Emrist lay on his makeshift bed, still hiding his face, his whole body tense and aching. Trevyn rubbed until the knotted muscles relaxed, until Emrist lay quiet and deeply breathing under his hands, shoulders sagging into sleep. Then he covered him with his ragged blanket and sat beside him with all that they had said turning and turning in his mind. His father.… He could not have let Emrist face Wael if it were not f
or Alan’s sake. A heart’s love, newly found, to be as quickly lost.… Suddenly, like a stab, Meg entered his whirling thoughts.

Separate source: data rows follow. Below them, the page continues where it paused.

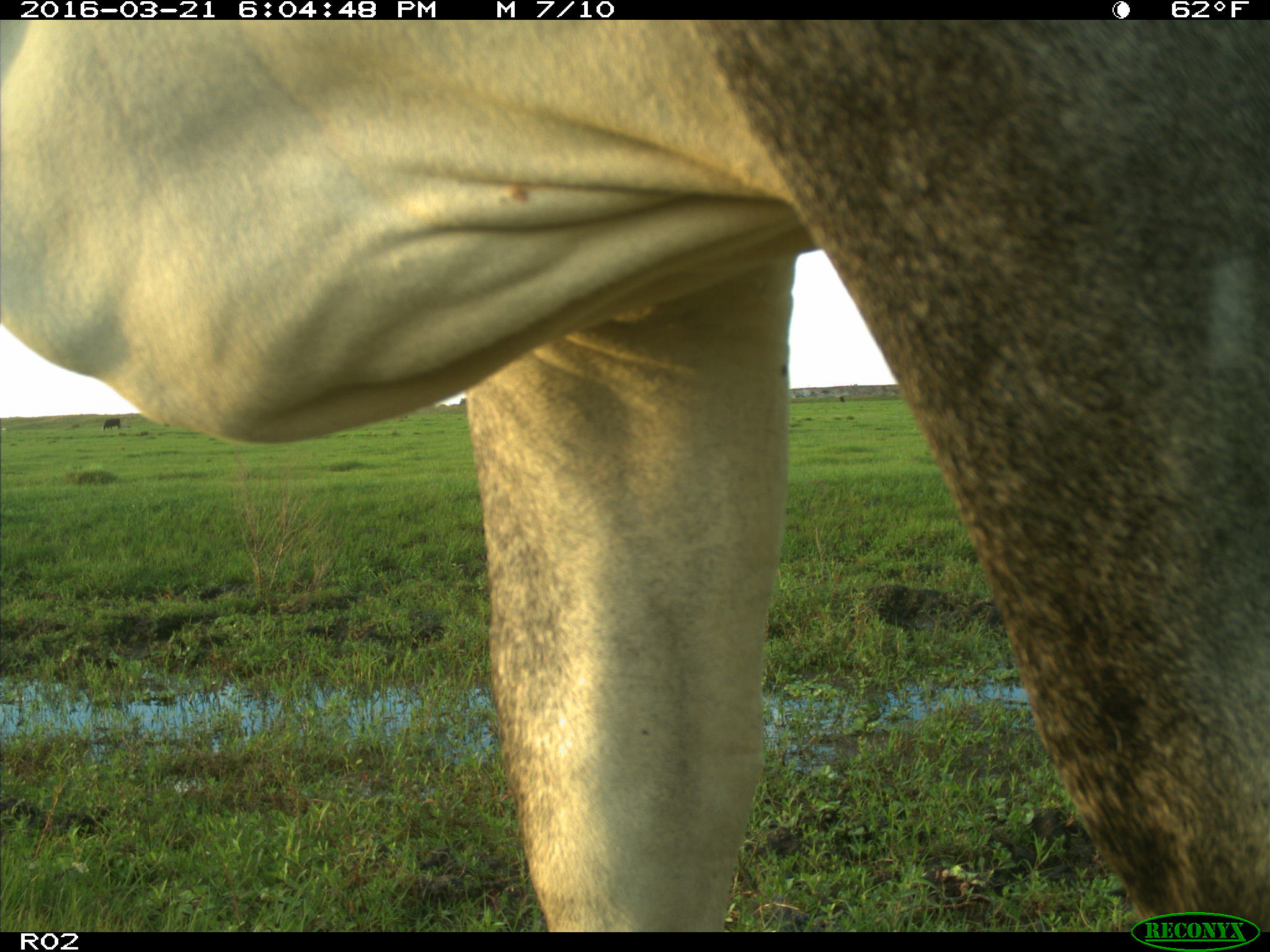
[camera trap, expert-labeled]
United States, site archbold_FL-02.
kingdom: Animalia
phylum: Chordata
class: Mammalia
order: Artiodactyla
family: Bovidae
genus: Bos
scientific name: Bos taurus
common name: domestic cow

Trevyn knew that her sunny bantering would have lifted the leaden weight from his heart, but the memory afforded him no comfort—he had cut himself off from her. Anguish struck him. He longed for Meg more passionately than he had ever wanted anything, far more than he yearned for life itself. Pain twisted his face and bowed his head. By his own doing she was lost to him, even if he survived the morrow.
Chapter Six
“Did you not sleep at all?” Emrist asked in the morning.

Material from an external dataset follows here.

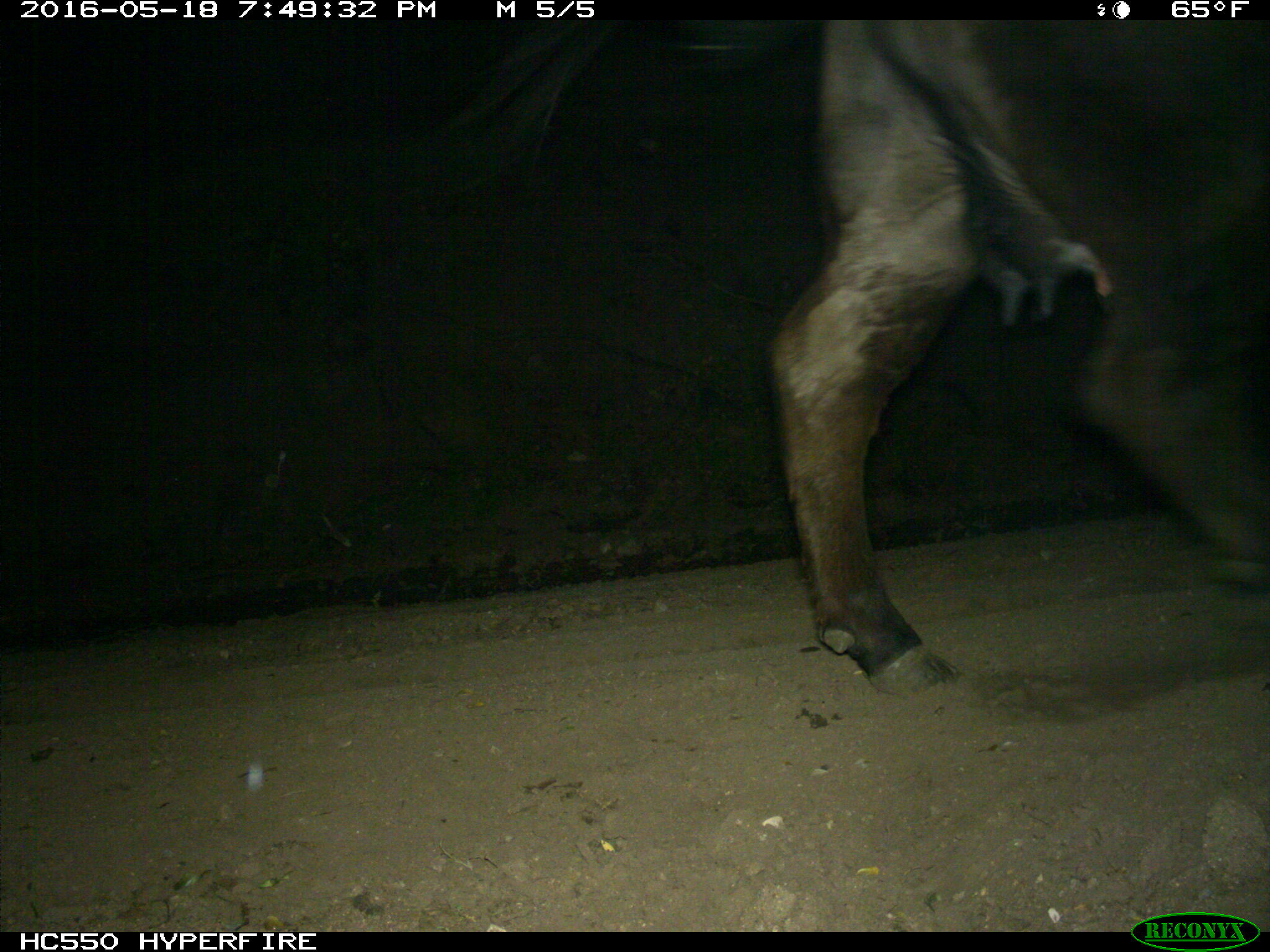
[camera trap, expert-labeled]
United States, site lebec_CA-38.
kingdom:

“I’ll sleep tonight,” Trevyn answered. “Perhaps.”
They could not eat. They took their horse and went. The city gates were just opening when they reached them, and they entered Kantukal amid a throng of farmers bringing their wares to the morning market. The towers of Rheged’s court rose above the shops and temples, so they found it easily. They paused at a distance and looked in through the iron bars of the gate. Slaves scurried about the courtyard tending to early morning chores. Burly guards watched, lounging. Emrist squared his narrow shoulders, straightened his spine, and sent his nag forward at a fast walk, with Trevyn trotting at his side.
“Who goes?” inquired the gatekeeper lazily.
“Sol of Jabul, on the king’s business. Open up.”
“Come back after midday.” The fellow began to turn away, but he was seized by Emrist’s glance, held motionless like a pinned insect. Emrist’s eyes flashed like jewel stones in a face turned diamond hard.
“Open up,” he ordered softly, “or I will skewer your head for a present to your king, and he will thank me.…” Emrist’s hand went to the sword he wore and slid it in the scabbard. He had no need to show that he did not know how to use it. At the sword sound, the gatekeeper jumped to let them enter. They passed in without a word or a glance. Emrist urged his horse across the courtyard and flung himself down from him as Trevyn tethered him. Then he strode off headlong, with Trevyn trotting after. But once within doors he stopped, and Trevyn came up to him.